Some abiotic factors that may affect this species include the very limited geographic distribution and preferred characteristics of the environment of southern studfish, especially with respect to water temperature, dissolved oxygen concentration, and salinity. Ambient temperature is often thought of as a key abiotic condition influencing the distribution and abundance of aquatic organisms, increasing the areas suitable for laying eggs. This is due to its pervasive increase of chemical activity with temperature. However, both ambient temperature and salinity are key factors in the success of this species because of their effects on distributions of aquatic organisms. Some human influences on abiotic factors include the alteration of road crossings and urbanization of runoff areas. These factors affect both the structure of the aquatic habitat and the biology of the habitat.

===Prey and predators===
The southern studfish's larger crushing teeth are correlated with its diet of 80% mollusks and crustaceans, although the younger specimens collected also contained small insects and invertebrates. The development of their teeth is a key factor in the diet of the species; as an individual matures, it will go through an ontogenetic shift in diet. The amount of food consumed is greatest in the months preceding and during spawning, and lowest during fall and early winter. This species' direct competitors are other top minnows and killifish also native to these areas, such as the central stoneroller (Campostoma anomalum), the coosa darter (Etheostoma coosae), and the trispot darter (Etheostoma trisella). The predators of this species are in the families Centrarchidae (in particular, the genus Micropterus) and Percidae.

==Life history==

This species prefers margins, pools, and backwaters of creeks and small rivers, with moderate to high gradients, a permanent flow of clear water, and the bottom usually consisting of sand, gravel, rock, and occasionally an admixture of silt.

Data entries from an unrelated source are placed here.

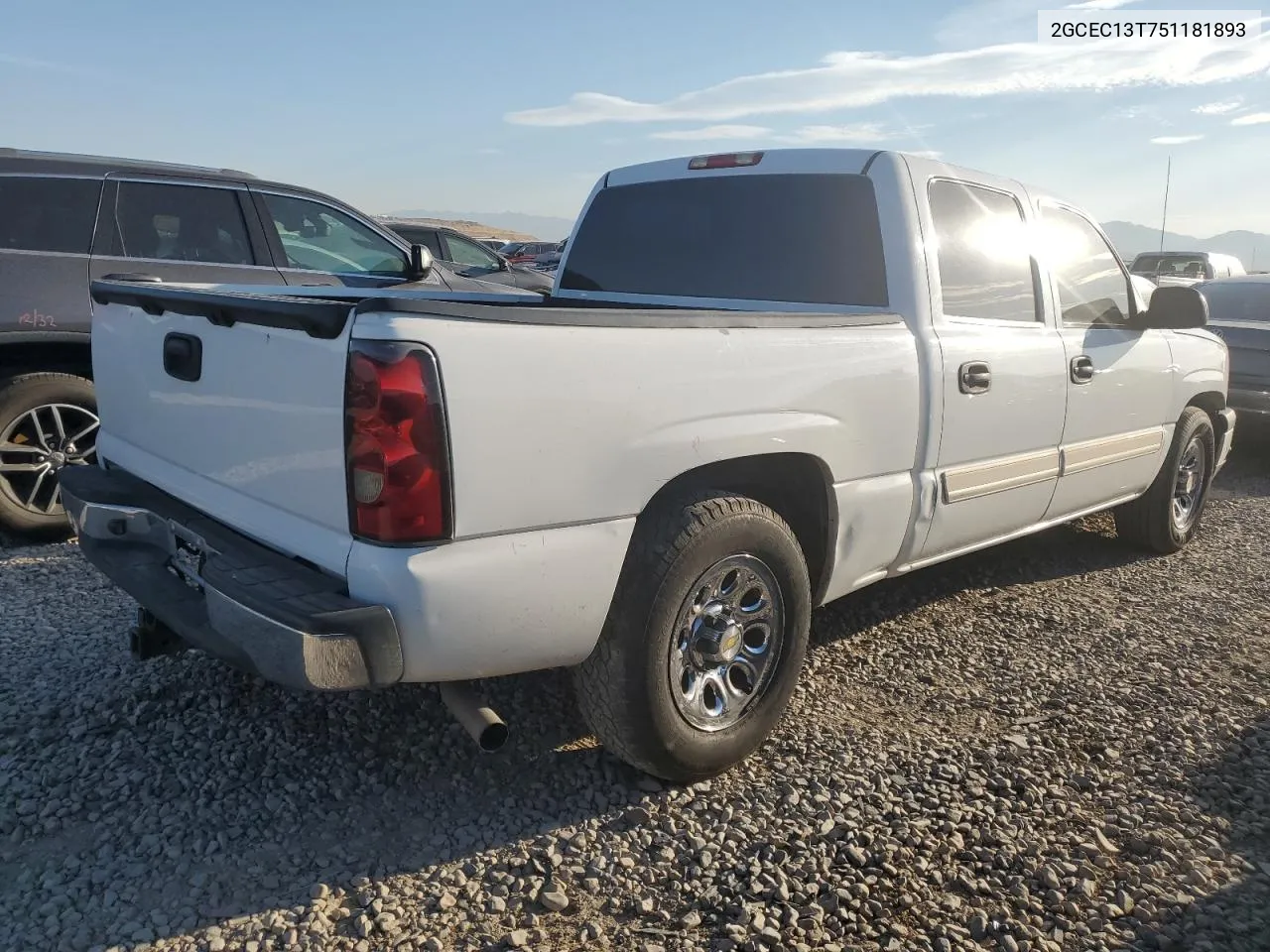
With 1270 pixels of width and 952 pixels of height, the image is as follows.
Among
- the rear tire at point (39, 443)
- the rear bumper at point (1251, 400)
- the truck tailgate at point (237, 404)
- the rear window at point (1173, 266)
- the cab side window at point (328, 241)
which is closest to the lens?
the truck tailgate at point (237, 404)

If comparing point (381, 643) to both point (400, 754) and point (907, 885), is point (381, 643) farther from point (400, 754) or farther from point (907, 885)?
point (907, 885)

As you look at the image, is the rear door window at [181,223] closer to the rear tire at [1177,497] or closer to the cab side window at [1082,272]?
the cab side window at [1082,272]

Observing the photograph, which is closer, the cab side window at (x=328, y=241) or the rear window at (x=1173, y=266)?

F. stellifer is most commonly found in shallow, sandy backwaters near clear creeks with gravel bottoms. Males establish and defend small territories in shallow, quiet-water spawning areas. Spawning occurs between late April and early June. This species does not migrate or prepare a nest. Sexual maturity is reached in the second full spawning season for both sexes, with females having a maximum ovum diameter of 2.75 mm. The average size of this species is 8.01 cm. Maximum age appears to be just over two years for both sexes, as the oldest specimens collected were estimated at 28 months of age. Although this species is not migratory, its distribution is affected by the alterations of road crossings mentioned by a study done in north Georgia on the Etowah Basin streams. These alterations affect the structure of these aquatic ecosystems, changing how these species travel, eat, and spawn.

==Management==

One major management effort to protect the southern studfish and other killifish and top water minnows located in Alabama focuses on the watershed features and current biological and habitat conditions of Hatchet Creek. This management effort was established by the Alabama Department of Environmental Management with the support of the Geological Survey of Alabama. The focus of this effort is to research and develop strategies of future management based on water quality variation, stream hydrology, watershed features, land-use patterns, and biological conditions.